- [Problem]
Write out every entry word for word.

- [Given data]
[Start]

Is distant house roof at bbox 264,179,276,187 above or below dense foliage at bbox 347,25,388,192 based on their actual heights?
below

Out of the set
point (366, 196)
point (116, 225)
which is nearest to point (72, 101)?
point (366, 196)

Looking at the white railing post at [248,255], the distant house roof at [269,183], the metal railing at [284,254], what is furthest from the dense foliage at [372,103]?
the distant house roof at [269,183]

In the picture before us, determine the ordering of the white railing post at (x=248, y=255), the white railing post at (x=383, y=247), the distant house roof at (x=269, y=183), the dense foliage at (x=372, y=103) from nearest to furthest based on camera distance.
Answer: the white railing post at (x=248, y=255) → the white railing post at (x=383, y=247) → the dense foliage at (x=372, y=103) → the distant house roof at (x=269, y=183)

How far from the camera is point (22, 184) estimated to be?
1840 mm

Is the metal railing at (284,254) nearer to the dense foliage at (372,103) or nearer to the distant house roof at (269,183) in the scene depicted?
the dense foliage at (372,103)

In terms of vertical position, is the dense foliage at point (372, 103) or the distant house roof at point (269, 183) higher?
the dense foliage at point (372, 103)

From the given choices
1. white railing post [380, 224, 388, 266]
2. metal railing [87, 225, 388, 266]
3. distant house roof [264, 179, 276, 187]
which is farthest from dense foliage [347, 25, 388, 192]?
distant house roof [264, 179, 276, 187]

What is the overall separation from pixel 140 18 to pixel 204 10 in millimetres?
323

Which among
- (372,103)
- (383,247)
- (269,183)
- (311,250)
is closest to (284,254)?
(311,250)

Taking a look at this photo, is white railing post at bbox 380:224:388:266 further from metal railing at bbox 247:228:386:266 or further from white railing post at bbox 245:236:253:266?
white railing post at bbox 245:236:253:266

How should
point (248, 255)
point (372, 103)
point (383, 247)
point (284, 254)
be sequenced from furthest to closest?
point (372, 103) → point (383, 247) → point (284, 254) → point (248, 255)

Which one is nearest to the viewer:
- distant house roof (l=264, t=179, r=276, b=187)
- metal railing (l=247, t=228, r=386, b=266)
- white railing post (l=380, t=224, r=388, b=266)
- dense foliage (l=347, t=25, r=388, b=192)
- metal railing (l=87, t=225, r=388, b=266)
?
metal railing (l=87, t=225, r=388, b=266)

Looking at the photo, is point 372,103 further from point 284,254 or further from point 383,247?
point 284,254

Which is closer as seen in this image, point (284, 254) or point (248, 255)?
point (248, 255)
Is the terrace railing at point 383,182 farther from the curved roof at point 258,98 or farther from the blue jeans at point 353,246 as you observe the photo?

[End]

- [Response below]
Is distant house roof at bbox 264,179,276,187 above or below dense foliage at bbox 347,25,388,192 based on their actual heights?
below

Out of the set
point (366, 196)
point (116, 225)
which is nearest to point (72, 101)?
point (366, 196)

Looking at the white railing post at [248,255], the distant house roof at [269,183], the metal railing at [284,254], what is furthest from the dense foliage at [372,103]?
the distant house roof at [269,183]

In the picture before us, determine the ordering of the white railing post at (x=248, y=255), the white railing post at (x=383, y=247), the distant house roof at (x=269, y=183), the dense foliage at (x=372, y=103) from nearest to furthest based on camera distance.
Answer: the white railing post at (x=248, y=255) → the white railing post at (x=383, y=247) → the dense foliage at (x=372, y=103) → the distant house roof at (x=269, y=183)

How far from the camera is point (22, 184) estimated to be?
1840 mm

Is the metal railing at (284,254) nearer to the dense foliage at (372,103) or nearer to the distant house roof at (269,183) in the scene depicted?
the dense foliage at (372,103)

In terms of vertical position, is the dense foliage at point (372, 103) or the distant house roof at point (269, 183) higher?
the dense foliage at point (372, 103)

From the given choices
1. white railing post [380, 224, 388, 266]
2. metal railing [87, 225, 388, 266]
3. distant house roof [264, 179, 276, 187]
which is farthest from dense foliage [347, 25, 388, 192]?
distant house roof [264, 179, 276, 187]

What is the overall separation from pixel 140 18 to pixel 204 10 in millimetres?
323

Which among
- (372,103)
- (383,247)
- (269,183)
- (311,250)
is closest to (284,254)?
(311,250)

Taking a look at this photo, is white railing post at bbox 380:224:388:266 further from metal railing at bbox 247:228:386:266 or further from white railing post at bbox 245:236:253:266?
white railing post at bbox 245:236:253:266

How should
point (248, 255)
point (372, 103)
point (383, 247)
point (284, 254)
be sequenced from furthest to closest?
point (372, 103) → point (383, 247) → point (284, 254) → point (248, 255)

Which one is nearest to the viewer:
- distant house roof (l=264, t=179, r=276, b=187)
- metal railing (l=247, t=228, r=386, b=266)
- white railing post (l=380, t=224, r=388, b=266)
- dense foliage (l=347, t=25, r=388, b=192)
- metal railing (l=87, t=225, r=388, b=266)
?
metal railing (l=87, t=225, r=388, b=266)

Looking at the photo, is point 372,103 further from point 284,254 or further from point 383,247?
point 284,254

Which is closer as seen in this image, point (284, 254) or point (248, 255)?
point (248, 255)
Is the terrace railing at point 383,182 farther from the curved roof at point 258,98 or farther from the blue jeans at point 353,246 as you observe the photo?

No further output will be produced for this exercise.